After deeper investigation what is happening is as follows. Our interpreter can dispatch certain methods to the native interpreter. As a consequence the methodinstance is not sufficient to correctly identify which method something is.

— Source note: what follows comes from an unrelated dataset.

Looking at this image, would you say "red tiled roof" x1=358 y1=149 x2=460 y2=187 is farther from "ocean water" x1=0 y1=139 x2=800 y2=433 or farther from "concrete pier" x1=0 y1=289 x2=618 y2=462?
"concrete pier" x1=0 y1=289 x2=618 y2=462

Within the requisite runtimecall used by gpucompiler here to find the llvm info:

79	extern "C" JL_DLLEXPORT_CODEGEN
80	void jl_get_function_id_impl(void *native_code, jl_code_instance_t *codeinst,
81	        int32_t *func_idx, int32_t *specfunc_idx)
82	{
83	    jl_native_code_desc_t *data = (jl_native_code_desc_t*)native_code;
84	    if (data) {
(rr) 
85	        // get the function index in the fvar lookup table
86	        auto it = data->jl_fvar_map.find(codeinst);
87	        if (it != data->jl_fvar_map.end()) {
88	            std::tie(*func_idx, *specfunc_idx) = it->second;
89	        }
90	    }
91	}
92	

the codeinstance provided is not found.

The corresopnding codeinstance we had was:

(rr) p codeinst
$15 = (jl_code_instance_t *) 0x7672abb5ce20
(rr) p jl_(codeinst->def)
(::Type{ArgumentError})(String) from (::Type{ArgumentError})(AbstractString)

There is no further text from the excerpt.